J'ai fait jusqu'à présent, et je compte faire dans la suite de ce récit, assez bon marché de mon caractère et de ma personne, pour avoir le droit de dire le bien comme le mal. Je n'excuse pas mon action, je la raconte.
En interrogeant, après douze années, le souvenir attaché à cette démarche, qui m'a perdue, et qu'on devait me faire payer si cher, je puis me rendre ce témoignage, que l'idée même de la dépravation était étrangère à la résolution que j'avais prise; ce que je démêle de plus distinct au milieu des sentiments confus qui m'agitaient alors, à côté de ma jalousie pour ma mère et de ma haine pour Vincent, c'est un besoin impérieux de savoir comment vivait ce beau monde envié et rêvé par les pauvres. Je me suis damnée par orgueil. Mon corps était plus pur que mon âme, et je suis tombée.

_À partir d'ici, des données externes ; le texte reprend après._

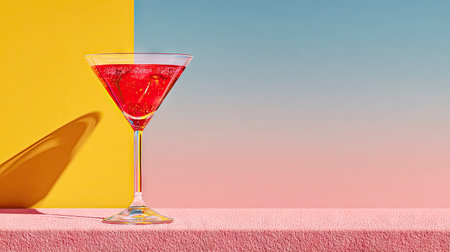A tall, stemmed glass holds a bright red cocktail, set against a two-tone background of yellow and a gradient of blue and pink. The drink is illuminated by directional light, casting a shadow. This image could be used for advertising, editorial, or promotional material related to beverages.の素材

Le sacrifice de la pudeur d'une jeune fille, qui se confond pour la femme honnête avec le bonheur de sa vie et les saintes joies de la maternité, ne me rappelle à moi qu'un souvenir odieux.
Denise était triomphante. Aucun obstacle ne devait plus s'opposer à notre réunion. Quant à moi, j'étais la créature la plus malheureuse qu'on pût imaginer.
Les deux jours que je passai cachée dans cette maison furent pour moi deux jours d'affreux supplice.
La fièvre qui m'avait soutenue s'était subitement affaissée, et n'avait laissé dans mon cœur que le remords, le découragement, un immense dégoût de moi-même et de la vie que j'avais embrassée. Si j'avais eu encore un peu d'exaltation, avec mon désespoir, il est certain que je me serais tuée.
Je me suis donné de cela plus tard à moi-même une preuve convaincante, mais le ressort de mon âme était brisé.
Si j'avais pu effacer de mon existence un affreux moment, j'aurais fui cette maison maudite, mais je me sentais tellement perdue, si bas tombée, que je n'avais plus d'intérêt pour moi-même, ce qui est, soyez-en sûr, le comble de la douleur humaine.
Moralement, je n'étais plus qu'un cadavre. Des volontés étrangères disposaient de moi, comme elles eussent fait d'un automate.
On m'annonça que je devais aller à la préfecture de police pour régulariser ma position. Cette nouvelle me réveilla un peu de ma torpeur.